But why wouldn't we cut the cost of bananas?

A very strange insistence here:

UK accused of plan to further cut cost of bananas at expense of poorest African producers

UK refusing to commit to EU pledge to stop cutting tariffs on big producers despite bananas being as cheap today as three decades ago

Are we sending gunboats to take the bananas cheaply or something? Not that we have any gunboats and we’d not do so if we did. But what’s the complaint here?

The government has now been accused of pursuing an irresponsible post-Brexit policy that could reduce the price of bananas further in the shops – but at the cost of the livelihoods of thousands of workers on small plantations in some of Africa’s poorest countries.

The British market is already dominated by the so-called “dollar banana” producers of Latin America who are able to sell cheaply having benefited from rolled-over EU-negotiated free trade deals that have cut the import taxes, or tariffs, on the fruit.

The EU, however, promised in 2019 not to cut tariffs imposed on the big producers any further in recognition of the impact on the smaller African competitors. The UK’s exit has freed it from that pledge to the world’s poorest.

According to Afruibana, the Pan-African association of banana producers and exporters, all the indications are that the result will be betrayal, with the UK government ditching the EU promise to protect them.

So, we have tariffs against banana imports. Presumably preferential ones too. Such tariffs make bananas more expensive in Britain - that’s what tariffs do.
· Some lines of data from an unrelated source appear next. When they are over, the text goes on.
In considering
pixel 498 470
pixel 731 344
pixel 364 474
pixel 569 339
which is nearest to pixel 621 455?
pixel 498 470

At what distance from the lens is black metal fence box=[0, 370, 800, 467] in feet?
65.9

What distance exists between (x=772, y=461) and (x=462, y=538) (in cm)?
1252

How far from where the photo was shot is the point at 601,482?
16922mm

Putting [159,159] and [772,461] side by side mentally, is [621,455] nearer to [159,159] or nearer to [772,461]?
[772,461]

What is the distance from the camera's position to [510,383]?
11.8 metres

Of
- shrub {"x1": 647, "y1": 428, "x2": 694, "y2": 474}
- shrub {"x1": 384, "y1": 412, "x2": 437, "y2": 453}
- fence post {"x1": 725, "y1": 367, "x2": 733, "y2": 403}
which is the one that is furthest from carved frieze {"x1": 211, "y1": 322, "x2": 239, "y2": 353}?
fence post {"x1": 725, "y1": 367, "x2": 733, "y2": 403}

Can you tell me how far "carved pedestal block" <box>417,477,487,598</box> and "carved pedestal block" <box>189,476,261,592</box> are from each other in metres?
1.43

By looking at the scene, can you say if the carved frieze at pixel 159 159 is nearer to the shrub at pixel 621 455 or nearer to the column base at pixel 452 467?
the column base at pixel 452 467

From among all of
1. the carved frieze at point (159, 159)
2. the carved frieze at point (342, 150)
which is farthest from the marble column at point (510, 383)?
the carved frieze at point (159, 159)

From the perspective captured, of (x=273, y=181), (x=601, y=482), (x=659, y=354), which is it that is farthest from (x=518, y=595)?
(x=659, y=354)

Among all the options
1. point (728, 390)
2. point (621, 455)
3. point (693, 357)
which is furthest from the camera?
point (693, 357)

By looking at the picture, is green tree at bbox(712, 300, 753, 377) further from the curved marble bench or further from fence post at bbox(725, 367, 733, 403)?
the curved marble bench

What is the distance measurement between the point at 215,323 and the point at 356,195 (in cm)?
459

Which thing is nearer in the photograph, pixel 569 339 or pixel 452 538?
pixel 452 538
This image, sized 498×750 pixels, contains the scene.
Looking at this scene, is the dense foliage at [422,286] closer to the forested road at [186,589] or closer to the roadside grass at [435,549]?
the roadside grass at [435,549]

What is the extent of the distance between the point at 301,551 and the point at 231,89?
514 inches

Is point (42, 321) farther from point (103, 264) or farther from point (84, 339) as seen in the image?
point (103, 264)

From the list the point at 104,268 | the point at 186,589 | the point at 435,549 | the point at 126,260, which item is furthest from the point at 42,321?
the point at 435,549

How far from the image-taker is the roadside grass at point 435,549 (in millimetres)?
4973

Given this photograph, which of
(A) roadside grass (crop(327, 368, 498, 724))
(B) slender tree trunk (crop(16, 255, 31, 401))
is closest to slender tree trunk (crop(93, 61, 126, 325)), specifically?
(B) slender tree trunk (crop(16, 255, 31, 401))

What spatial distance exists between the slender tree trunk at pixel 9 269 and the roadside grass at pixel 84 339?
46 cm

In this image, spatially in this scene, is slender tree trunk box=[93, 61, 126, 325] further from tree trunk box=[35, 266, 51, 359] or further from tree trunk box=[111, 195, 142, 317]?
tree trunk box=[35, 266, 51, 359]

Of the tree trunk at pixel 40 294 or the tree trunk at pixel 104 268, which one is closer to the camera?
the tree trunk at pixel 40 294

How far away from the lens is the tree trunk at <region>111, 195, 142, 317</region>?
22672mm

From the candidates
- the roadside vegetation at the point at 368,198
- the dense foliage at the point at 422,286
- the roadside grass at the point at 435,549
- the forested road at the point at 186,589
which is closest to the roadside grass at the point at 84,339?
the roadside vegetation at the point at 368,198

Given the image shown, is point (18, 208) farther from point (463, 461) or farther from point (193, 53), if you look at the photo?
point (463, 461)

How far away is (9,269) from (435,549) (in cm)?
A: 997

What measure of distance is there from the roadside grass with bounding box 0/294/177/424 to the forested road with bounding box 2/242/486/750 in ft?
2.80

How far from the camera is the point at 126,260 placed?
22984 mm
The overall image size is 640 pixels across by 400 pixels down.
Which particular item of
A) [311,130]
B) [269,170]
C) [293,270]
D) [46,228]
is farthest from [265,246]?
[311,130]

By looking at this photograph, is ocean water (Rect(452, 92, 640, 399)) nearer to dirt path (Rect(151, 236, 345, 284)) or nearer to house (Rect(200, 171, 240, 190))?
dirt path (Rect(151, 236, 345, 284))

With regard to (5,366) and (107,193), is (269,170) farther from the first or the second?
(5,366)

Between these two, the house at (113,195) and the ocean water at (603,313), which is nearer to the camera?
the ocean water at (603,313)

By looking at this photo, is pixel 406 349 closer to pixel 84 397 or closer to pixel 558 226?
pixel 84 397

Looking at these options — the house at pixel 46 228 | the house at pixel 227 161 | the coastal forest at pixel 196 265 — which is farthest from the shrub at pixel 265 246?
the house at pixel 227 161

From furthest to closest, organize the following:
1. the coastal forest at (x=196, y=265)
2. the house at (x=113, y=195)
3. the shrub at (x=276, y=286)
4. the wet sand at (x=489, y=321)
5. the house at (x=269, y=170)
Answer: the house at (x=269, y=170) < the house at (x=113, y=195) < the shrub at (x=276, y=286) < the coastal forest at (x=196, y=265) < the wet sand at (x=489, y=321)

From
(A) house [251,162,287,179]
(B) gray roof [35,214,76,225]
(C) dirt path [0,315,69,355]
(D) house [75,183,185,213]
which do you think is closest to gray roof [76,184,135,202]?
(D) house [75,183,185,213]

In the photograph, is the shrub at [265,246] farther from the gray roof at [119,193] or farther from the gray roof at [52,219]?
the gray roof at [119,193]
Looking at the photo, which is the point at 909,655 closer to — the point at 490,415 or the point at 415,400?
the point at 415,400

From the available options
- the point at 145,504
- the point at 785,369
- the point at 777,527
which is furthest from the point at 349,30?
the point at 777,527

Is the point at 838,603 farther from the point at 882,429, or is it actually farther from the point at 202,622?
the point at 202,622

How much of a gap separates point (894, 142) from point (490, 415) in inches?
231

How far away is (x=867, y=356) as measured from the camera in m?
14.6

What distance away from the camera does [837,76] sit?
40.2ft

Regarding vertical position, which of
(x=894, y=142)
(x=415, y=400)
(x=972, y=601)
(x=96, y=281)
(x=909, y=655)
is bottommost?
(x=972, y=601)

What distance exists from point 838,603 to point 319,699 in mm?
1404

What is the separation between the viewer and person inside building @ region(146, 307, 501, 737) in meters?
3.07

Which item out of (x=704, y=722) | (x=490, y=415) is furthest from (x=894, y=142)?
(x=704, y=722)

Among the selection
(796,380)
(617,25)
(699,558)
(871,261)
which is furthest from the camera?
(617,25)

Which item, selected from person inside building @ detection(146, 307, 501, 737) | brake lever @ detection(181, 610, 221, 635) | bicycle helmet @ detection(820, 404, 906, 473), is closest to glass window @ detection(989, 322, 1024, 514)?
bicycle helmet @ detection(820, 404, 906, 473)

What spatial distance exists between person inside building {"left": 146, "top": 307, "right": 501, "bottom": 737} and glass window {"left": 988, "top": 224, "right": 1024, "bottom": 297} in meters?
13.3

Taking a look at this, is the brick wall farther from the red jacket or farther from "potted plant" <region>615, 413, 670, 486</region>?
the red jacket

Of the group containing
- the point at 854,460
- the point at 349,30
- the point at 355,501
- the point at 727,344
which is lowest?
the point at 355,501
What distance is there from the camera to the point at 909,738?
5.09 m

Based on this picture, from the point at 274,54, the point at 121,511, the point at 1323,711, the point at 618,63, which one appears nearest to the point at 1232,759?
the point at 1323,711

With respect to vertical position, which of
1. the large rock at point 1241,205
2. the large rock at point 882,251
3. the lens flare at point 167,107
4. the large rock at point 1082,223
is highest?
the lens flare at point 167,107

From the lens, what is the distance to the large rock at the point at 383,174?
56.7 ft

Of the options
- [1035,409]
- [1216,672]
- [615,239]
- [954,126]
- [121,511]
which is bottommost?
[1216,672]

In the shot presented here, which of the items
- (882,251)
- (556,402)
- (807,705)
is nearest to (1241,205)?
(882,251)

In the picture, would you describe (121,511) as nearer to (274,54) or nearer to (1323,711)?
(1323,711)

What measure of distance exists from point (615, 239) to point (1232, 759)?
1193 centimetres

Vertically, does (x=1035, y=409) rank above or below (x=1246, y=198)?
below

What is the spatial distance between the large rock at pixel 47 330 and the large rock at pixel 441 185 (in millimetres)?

That’s what tariffs are, they’re a tax upon consumers. Logic would suggest that a British government, with the interests of Britons at heart, would not have a tax upon bananas. So, cutting those tariffs seems like an excellent idea. Britons will be better off.

The complaint then is that those African producers will be worse off. To which one response is and? Whose government is this after all?

Another, and a more subtle one, is that if people in Africa are growing high cost bananas then they’re trapped in a low value occupation. What is actually desired is that they move into a high value occupation. Maybe growing date palms, or oil palm, or maize. Or possibly flooding into the factories which is what made this country rich. Or, well, something, anything, else than adding very little value by growing high cost and thus low value added bananas.

But the insistence here is that by deliberately fiddling the terms of trade we should continue to trap those Africans in their poverty. Keep them on those high cost banana plantations where they earn little - because the value add is low.

So, actually, the policy being demanded here is that we trap Africans in poverty by making bananas more expensive for Britons. We tend to think that fails on both counts.

It’s also possible to be very much more basic about this. Don’t have a trade policy, don’t have tariffs. Simply leave free trade be in its totality. If we then also want to help poor Black Africans then let us then go and help poor Black Africans.

And finally, who really benefits from the preferential tariffs? Well, it’s the capitalists in Africa who own the banana plantations, isn’t it? And why do we want to benefit them at the cost of cheap fruit (yes, we know, it’s an herb) for Britons?